Ma non è una semplice questione organizzativa: l’importante è saper usare le antenne. Ecco quel che ha raccontato il ceo Renato Semerari. “Abbiamo sviluppato un sistema sofisticato di marketing intelligence per individuare i trend futuri. Siamo presenti con quindici uffici commerciali e marketing in città significative: da San Paolo a Los Angeles, da New York a Milano, Parigi, Londra, Seoul, Shanghai. Questo ci dà la possibilità di avere antenne per vedere cosa succede nell’arte, nella moda e nel lifestyle locali”. Dalla Brianza, insomma, si dipana un network che copre da Los Angeles a Seul, al servizio del sex appeal della casalinga di Voghera o dell’impiegata di Shanghai. “Lavoriamo – ha aggiunto – con i più grandi professionisti del settore: non solo con le multinazionali, ma anche con il makeup artist di Hollywood, la celebrity americana o l’influencer asiatica. Poi componiamo un puzzle di informazioni che integriamo con il social listening e le analisi di Google Analytics, e così abbiamo un quadro completo”.
A me gli occhi, verrebbe da dire. Ma non va trascurato l’altro aspetto fondamentale: il mix scienza più tecnologia perché “senza gli ingegneri certe idee rischiano di restare tali”. Ne parla, in un incontro con WWD, la Bibbia del fashion Usa, Arabella Ferrari, la vice presidente. Dopo anni di studi e ricerche, rivela, i tecnici di Intercos hanno messo a punto sostanze naturali che garantiscono la stressa flessibilità di impiego delle microplastiche, senza però effetti tossici. E’ una ricerca continua perché “il mercato cambia rapidamente. Ma ancor più rapidamente sale la richiesta di ingredienti puliti”.
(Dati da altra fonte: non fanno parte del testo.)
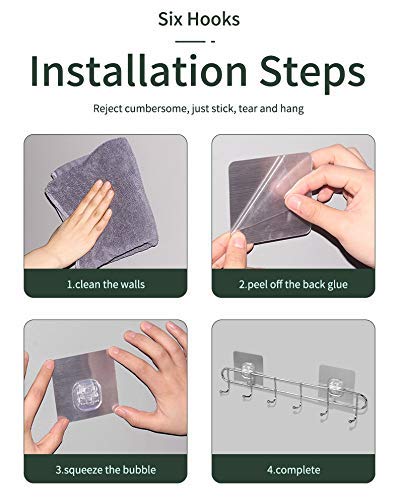 Six Hooks

Installation Steps

Reject cumbersome, just stick, tear and hang

1.clean the walls

2.peel off the back glue

3.squeeze the bubble

4.complete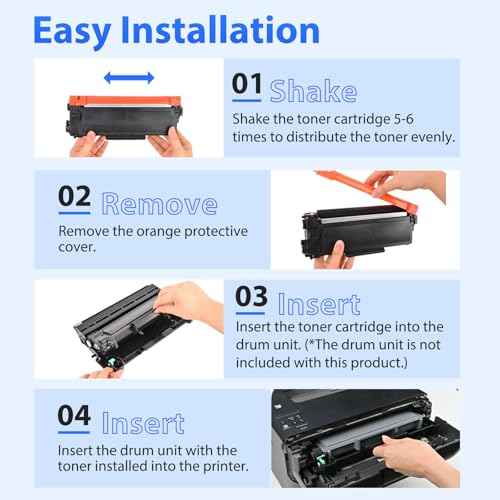 Easy Installation

01 Shake

Shake the toner cartridge 5-6 times to distribute the toner evenly.

02 Remove

Remove the orange protective cover.

03 Insert

Insert the toner cartridge into the drum unit. (*The drum unit is not included with this product.)

04 Insert

Insert the drum unit with the toner installed into the printer.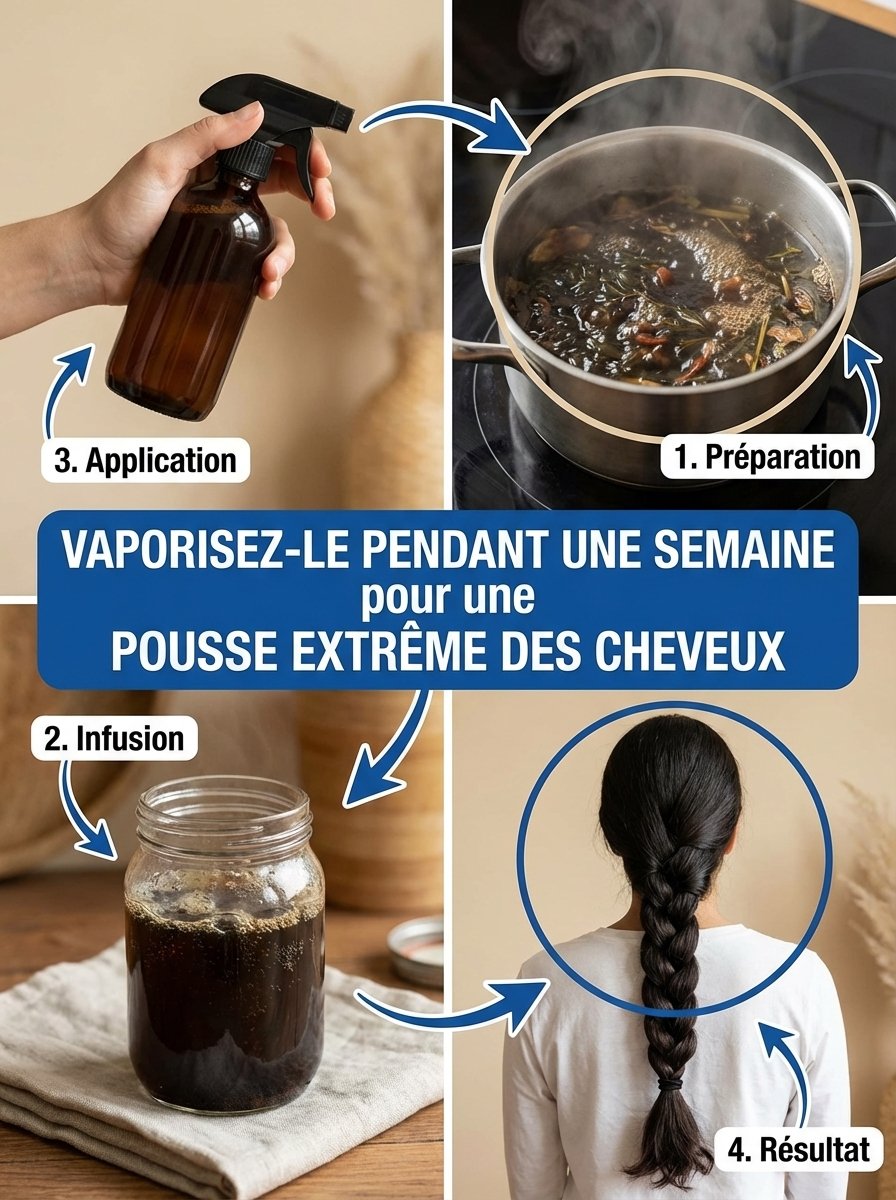 3. Application

1. Préparation

VAPORISEZ-LE PENDANT UNE SEMAINE
pour une
POUSSE EXTRÊME DES CHEVEUX

2. Infusion

4. Résultat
Insomma. dietro un rossetto ci vuole intuito, marketing, competenze di intelligenza artificiale, ricerca sui materiali. Ma la cosa più difficile è combinare le esigenze diverse di 550 clienti che, a loro volta, si rivolgono a milioni di possibili consumatori. No, non sarà facile imitare l’attività della premiata ditta di casa Ferrari, frutto nobile della “Beauty Valley”, uno dei distretti industriali più vivaci del made in Italy.